▶ [Given problem]
Print the part of the dog forum thread below from "I would love to talk to..." to "pic of him?", word for word.

▶ [Page]

=-=-=

I couldn't agree with you more on that one.


----------



## lovealways_jami (Apr 17, 2007)

He was inside for a short period of time, but... like you said my lifestyle might not be right, but when I work there is no one to let him out to use the bathroom. Is there a happy medium? Maybe let him in when we are not at work and in the yard while we are? Does anyone in here have outdoor GR's who might have this problem? I was telling my boyfriend about you alls suggestion (about GR's like to be part of the family) and he said there wouldnt be a problem with him inside if it werent for the jumping, chewing, and excessive behavior problems. Im def going to work on the exercise starting now. This makes sense! I know I sound ignorant, but Im 22 and this is my first dog. I love him and Do want the absolute best for him!! It sounds as though he is mistreated...but hes not. Everyone in here is #1 pet owner in the world, but I just want to make sure Im making the right steps toward that same goal. I love Diesel from the bottom of my heart...he is gorgeous and loving also. I need a little guidence though... I admit that.


----------



## AquaClaraCanines (Mar 5, 2006)

No dog is okay lone, of any breed... 

You are doing the right thing coming here for tips  I would love to talk to you more when I get out of class tonight.


----------



## lovealways_jami (Apr 17, 2007)

I would love to talk to... You know... he looks almost exactly like yours.... to a "T"... strange (but I guess not so strange at the same time) haha


----------



## AquaClaraCanines (Mar 5, 2006)

many folks come here... with the same story and it does get better! cool, do you have a pic of him?


----------



## Bailey & Bentley (Feb 25, 2007)

=-=-=

▶ [Data shown]
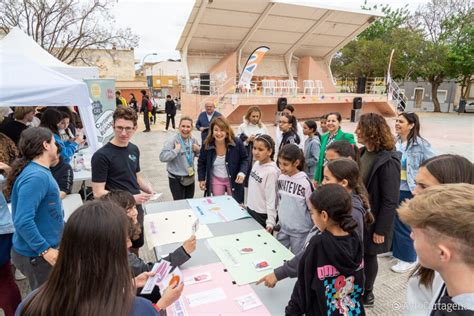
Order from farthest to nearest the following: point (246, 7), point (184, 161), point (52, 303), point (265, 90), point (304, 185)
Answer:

=-=-=

▶ [The result]
I would love to talk to... You know... he looks almost exactly like yours.... to a "T"... strange (but I guess not so strange at the same time) haha


----------



## AquaClaraCanines (Mar 5, 2006)

many folks come here... with the same story and it does get better! cool, do you have a pic of him?